* 読む文章 *

====================

被告が、違法、無効な指令二七号の発出から自らの団結権を守るための緊急非難行為として全福中労の結成に参加し脱退届を提出せざるを得なかった原告らに対して、組合員資格の喪失を主張することは、それが容認された場合、違法、無効な指令二七号による効果(原告らの組合員資格の剥奪)を認める結果となるのであって、信義則上許されない権利の濫用であり公序良俗に反する行為であって、許されない。

(2) 組合員に統制違反を犯した者がいる場合には、具体的な統制違反行為を指摘して組合規約に則って統制処分をすべきであり、再登録によって組合員資格を剥奪することは許されない。また、本件再登録においては、再登録申請をした組合員を被告が審査することになっているが、その審査基準によれば、支部旧執行部に好意を持つ者は排除されることになっており、思想統制ともいうべきものであった。したがって、本件再登録は、組合員は退職、死亡、除名及び本人の意思によるほかは組合員資格を奪われないとする組合規約三九条に反し、思想、信条等によって組合員たる資格を失わないとする組合規約三五条二項に反するものであって、違法、無効である。

====================

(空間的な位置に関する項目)
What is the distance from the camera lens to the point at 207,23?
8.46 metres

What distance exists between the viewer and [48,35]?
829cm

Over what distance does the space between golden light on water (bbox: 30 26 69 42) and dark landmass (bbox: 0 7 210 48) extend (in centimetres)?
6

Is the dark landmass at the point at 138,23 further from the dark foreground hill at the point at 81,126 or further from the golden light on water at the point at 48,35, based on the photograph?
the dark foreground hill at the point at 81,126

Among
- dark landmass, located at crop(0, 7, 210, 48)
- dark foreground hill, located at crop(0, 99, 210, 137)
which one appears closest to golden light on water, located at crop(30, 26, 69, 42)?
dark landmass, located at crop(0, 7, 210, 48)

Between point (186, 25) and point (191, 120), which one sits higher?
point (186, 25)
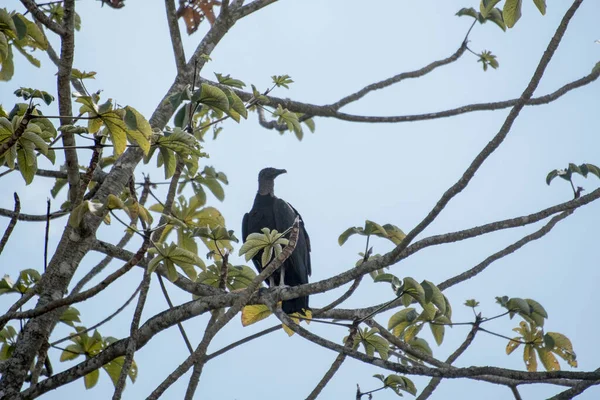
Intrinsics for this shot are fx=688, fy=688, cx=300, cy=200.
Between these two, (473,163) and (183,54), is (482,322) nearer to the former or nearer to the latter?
(473,163)

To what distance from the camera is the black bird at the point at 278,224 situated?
599 centimetres

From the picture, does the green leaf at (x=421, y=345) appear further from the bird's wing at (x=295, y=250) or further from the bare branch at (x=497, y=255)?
the bird's wing at (x=295, y=250)

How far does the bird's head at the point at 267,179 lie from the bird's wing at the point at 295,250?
323 millimetres

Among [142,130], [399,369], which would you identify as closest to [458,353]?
[399,369]

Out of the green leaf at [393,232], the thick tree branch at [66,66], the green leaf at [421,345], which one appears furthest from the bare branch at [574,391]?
the thick tree branch at [66,66]

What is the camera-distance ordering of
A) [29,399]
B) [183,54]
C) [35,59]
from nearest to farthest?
[29,399], [35,59], [183,54]

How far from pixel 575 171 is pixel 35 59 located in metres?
3.23

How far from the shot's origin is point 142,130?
287cm

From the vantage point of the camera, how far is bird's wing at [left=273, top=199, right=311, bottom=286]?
596 cm

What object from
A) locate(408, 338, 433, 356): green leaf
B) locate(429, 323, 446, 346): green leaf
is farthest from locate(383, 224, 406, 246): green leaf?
locate(408, 338, 433, 356): green leaf

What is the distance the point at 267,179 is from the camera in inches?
263

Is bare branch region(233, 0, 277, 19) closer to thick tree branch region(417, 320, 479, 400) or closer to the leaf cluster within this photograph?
the leaf cluster

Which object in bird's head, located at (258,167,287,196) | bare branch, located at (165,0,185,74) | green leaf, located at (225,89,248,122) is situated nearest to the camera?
green leaf, located at (225,89,248,122)

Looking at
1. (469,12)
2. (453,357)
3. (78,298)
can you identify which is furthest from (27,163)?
(469,12)
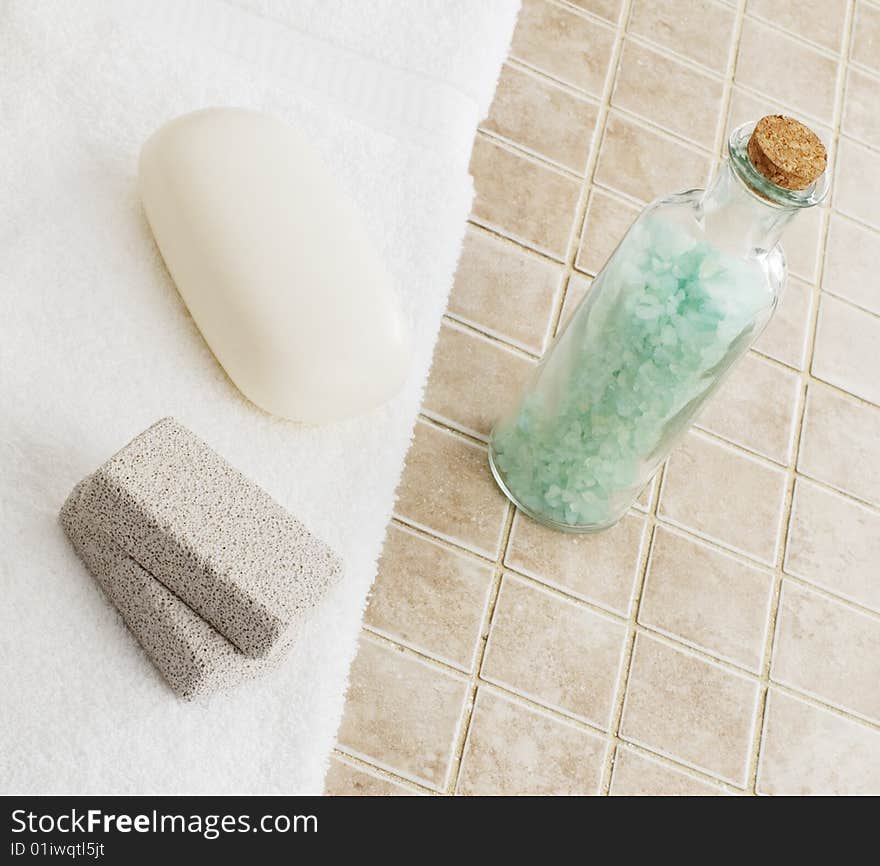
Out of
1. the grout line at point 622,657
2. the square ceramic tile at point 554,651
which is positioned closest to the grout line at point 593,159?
the grout line at point 622,657

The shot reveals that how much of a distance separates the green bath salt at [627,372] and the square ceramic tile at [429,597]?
0.07 m

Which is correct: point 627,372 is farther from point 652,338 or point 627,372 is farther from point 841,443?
point 841,443

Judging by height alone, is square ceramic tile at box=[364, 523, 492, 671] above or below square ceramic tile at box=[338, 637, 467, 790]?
above

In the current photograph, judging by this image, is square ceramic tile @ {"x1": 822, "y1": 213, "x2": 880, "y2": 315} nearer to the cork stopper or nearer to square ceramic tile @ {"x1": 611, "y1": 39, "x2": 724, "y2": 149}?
square ceramic tile @ {"x1": 611, "y1": 39, "x2": 724, "y2": 149}

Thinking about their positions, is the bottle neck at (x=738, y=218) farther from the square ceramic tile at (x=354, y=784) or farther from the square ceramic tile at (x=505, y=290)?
the square ceramic tile at (x=354, y=784)

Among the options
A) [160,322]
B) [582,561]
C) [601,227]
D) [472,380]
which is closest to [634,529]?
[582,561]

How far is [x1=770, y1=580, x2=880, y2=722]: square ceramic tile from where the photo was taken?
2.48 ft

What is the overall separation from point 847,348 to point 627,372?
1.25ft

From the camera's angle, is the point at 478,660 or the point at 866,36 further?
the point at 866,36

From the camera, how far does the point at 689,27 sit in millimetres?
991

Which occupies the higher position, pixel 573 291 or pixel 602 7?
pixel 602 7

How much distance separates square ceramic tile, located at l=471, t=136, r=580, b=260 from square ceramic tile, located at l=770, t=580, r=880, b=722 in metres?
0.33

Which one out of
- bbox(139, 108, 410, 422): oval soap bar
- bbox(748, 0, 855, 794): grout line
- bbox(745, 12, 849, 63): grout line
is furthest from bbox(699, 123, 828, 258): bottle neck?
bbox(745, 12, 849, 63): grout line

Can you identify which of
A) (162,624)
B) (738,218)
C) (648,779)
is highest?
(738,218)
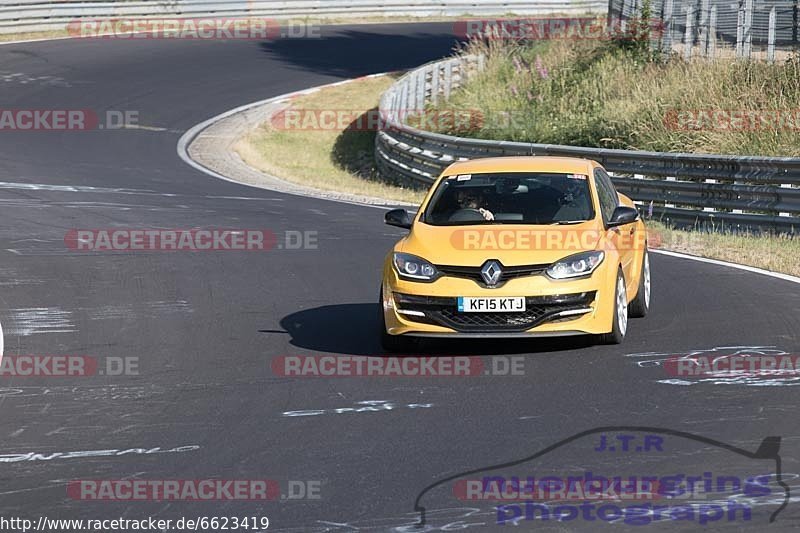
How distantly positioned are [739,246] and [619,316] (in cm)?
620

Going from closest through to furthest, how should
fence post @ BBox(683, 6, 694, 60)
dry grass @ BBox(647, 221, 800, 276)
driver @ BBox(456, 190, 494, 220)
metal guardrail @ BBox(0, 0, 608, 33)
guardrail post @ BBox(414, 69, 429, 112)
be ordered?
driver @ BBox(456, 190, 494, 220), dry grass @ BBox(647, 221, 800, 276), fence post @ BBox(683, 6, 694, 60), guardrail post @ BBox(414, 69, 429, 112), metal guardrail @ BBox(0, 0, 608, 33)

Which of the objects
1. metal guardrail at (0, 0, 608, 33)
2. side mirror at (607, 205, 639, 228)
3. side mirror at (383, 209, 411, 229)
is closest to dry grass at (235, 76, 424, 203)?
metal guardrail at (0, 0, 608, 33)

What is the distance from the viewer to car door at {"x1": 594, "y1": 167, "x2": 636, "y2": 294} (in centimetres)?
1131

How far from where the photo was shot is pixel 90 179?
25031 millimetres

====================

* やること *
[a] 組合員資格をめぐる文章について、次の(i)〜(iii)がそれぞれ文章の内容と合うかどうかを、はい・いいえで答えよ。各答えには、決め手となる文章中の語句を一字も変えずに引用して添えること。
(i) 組合員に統制違反を犯した者がいる場合は、再登録によって組合員資格を剥奪してよいとされている。
(ii) 本件再登録では、再登録申請をした組合員を被告が審査することになっている。
(iii) 組合規約三五条二項は、思想、信条等によって組合員たる資格を失わないと定めているとされている。
[b] 組合員資格をめぐる文章のうち、「被告が、違法、無効な指令二七」で始まり「であって、違法、無効である。」に至るまでの部分を、そのまま繰り返せ。
[c] 組合員資格をめぐる文章の最後の文の後から、続きの部分を書き上げよ。
データは文章とは別の資料である。

* 課題ごとの答え *
[a]
(i) いいえ。「再登録によって組合員資格を剥奪することは許されない」
(ii) はい。「再登録申請をした組合員を被告が審査することになっている」
(iii) はい。「思想、信条等によって組合員たる資格を失わないとする組合規約三五条二項」

[b]
被告が、違法、無効な指令二七号の発出から自らの団結権を守るための緊急非難行為として全福中労の結成に参加し脱退届を提出せざるを得なかった原告らに対して、組合員資格の喪失を主張することは、それが容認された場合、違法、無効な指令二七号による効果(原告らの組合員資格の剥奪)を認める結果となるのであって、信義則上許されない権利の濫用であり公序良俗に反する行為であって、許されない。

(2) 組合員に統制違反を犯した者がいる場合には、具体的な統制違反行為を指摘して組合規約に則って統制処分をすべきであり、再登録によって組合員資格を剥奪することは許されない。また、本件再登録においては、再登録申請をした組合員を被告が審査することになっているが、その審査基準によれば、支部旧執行部に好意を持つ者は排除されることになっており、思想統制ともいうべきものであった。したがって、本件再登録は、組合員は退職、死亡、除名及び本人の意思によるほかは組合員資格を奪われないとする組合規約三九条に反し、思想、信条等によって組合員たる資格を失わないとする組合規約三五条二項に反するものであって、違法、無効である。

[c]
(3) 以上のとおり、原告らは、いずれも、被告の組合員資格を喪失していない。そして、被告の犠救規定によれば、組合員には犠救金の支払を受け得る一般的な権利が存在し、犠救規定の定める犠救事由の発生及び犠救委員会の適用決定によって個別的、具体的な犠救金請求権が確定することになっており、救済事由の発生によって不利益を受けた組合員から進んで申請等の手続をとる必要があるというものではない。

原告らの犠救金請求のうち、原告今永公男の昭和四三年度見舞金五万円、同浜野功の昭和四四年度見舞金五万円、任意出頭一〇〇〇円、昭和四五年度退職金四七万八八〇〇円、同田中義巳の昭和四四年度逮捕三〇〇〇円、勾留九〇〇円、起訴一万円、同石村昌弘の昭和四四年度家宅捜査二〇〇〇円、逮捕三〇〇〇円、勾留九〇〇円、起訴一万円、同吉村敏明の昭和四四年度逮捕三〇〇〇円、勾留九〇〇円、起訴一万円については、既に犠救委員会の適用決定がされているのであるから、被告は犠救規定に基づく具体的な支払義務を負うものである。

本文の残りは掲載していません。